▶ **WHAT IS BEING ASKED**: Copy verbatim the lines of the listing from the line containing "Do you think" through the end of the listing, inclusive.
— start of LISTED RECORDS —
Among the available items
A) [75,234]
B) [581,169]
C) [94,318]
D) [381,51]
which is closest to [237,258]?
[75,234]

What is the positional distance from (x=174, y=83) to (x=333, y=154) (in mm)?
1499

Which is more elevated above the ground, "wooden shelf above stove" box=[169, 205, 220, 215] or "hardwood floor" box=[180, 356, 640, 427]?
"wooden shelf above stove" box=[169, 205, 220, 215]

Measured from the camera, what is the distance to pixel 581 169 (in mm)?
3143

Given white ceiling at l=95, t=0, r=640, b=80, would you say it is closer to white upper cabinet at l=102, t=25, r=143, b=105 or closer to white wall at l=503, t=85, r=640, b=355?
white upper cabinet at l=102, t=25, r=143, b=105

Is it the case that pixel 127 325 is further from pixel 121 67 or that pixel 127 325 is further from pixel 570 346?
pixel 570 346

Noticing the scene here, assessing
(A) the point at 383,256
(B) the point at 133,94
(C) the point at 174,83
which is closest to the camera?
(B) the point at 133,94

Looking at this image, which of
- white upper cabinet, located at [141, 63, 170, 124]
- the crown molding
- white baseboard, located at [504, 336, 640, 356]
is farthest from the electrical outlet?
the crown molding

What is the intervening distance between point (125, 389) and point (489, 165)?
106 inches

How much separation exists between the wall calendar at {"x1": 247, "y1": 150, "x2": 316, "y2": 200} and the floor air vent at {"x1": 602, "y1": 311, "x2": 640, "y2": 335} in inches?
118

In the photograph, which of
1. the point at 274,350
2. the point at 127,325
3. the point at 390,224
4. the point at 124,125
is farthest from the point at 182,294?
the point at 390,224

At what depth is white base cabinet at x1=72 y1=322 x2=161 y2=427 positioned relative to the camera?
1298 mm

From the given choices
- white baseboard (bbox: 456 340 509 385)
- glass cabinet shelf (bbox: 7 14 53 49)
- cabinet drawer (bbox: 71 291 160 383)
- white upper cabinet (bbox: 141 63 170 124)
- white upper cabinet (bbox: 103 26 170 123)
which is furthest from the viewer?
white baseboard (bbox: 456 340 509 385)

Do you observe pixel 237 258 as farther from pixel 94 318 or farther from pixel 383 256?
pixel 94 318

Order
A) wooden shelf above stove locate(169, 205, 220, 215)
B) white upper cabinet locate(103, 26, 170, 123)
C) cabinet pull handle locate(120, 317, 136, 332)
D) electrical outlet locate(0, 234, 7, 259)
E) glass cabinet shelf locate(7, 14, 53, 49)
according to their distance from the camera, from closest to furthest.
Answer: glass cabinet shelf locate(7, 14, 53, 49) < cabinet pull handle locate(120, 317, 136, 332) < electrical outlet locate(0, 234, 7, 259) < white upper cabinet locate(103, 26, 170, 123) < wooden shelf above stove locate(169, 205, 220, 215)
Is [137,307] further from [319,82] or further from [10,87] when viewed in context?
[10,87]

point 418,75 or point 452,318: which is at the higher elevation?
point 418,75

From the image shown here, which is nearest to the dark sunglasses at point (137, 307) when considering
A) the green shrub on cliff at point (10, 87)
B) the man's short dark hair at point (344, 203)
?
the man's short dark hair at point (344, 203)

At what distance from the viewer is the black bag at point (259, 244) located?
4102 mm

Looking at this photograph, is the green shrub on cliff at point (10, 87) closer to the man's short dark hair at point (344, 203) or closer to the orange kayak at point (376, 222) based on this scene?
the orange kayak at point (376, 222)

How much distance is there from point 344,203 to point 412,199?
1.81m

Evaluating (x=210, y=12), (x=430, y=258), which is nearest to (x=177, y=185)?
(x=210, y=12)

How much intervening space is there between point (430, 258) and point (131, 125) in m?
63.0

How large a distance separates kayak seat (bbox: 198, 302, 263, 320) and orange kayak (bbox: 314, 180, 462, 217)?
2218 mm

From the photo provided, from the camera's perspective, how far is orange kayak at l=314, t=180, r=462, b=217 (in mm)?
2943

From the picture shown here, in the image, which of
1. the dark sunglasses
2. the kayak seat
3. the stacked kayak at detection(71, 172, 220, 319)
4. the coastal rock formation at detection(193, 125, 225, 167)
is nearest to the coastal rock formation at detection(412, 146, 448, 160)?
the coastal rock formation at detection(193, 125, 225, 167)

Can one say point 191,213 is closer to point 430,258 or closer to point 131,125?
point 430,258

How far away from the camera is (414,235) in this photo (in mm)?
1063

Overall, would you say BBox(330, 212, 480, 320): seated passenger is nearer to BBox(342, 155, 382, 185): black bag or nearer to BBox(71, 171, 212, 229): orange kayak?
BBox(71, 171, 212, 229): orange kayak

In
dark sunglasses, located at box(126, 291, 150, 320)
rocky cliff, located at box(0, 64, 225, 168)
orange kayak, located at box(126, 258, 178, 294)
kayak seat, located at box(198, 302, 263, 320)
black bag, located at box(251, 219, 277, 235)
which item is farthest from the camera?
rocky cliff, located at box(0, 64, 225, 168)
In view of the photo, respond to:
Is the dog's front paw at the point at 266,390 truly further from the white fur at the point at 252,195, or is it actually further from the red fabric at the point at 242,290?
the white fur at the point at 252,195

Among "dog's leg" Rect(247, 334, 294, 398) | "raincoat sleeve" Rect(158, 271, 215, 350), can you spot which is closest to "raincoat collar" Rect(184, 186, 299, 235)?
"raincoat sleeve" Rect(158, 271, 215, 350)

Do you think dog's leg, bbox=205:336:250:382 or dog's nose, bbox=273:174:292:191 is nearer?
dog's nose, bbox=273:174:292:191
— end of LISTED RECORDS —
▶ **SOLUTION TO THE PROBLEM**:
Do you think dog's leg, bbox=205:336:250:382 or dog's nose, bbox=273:174:292:191 is nearer?
dog's nose, bbox=273:174:292:191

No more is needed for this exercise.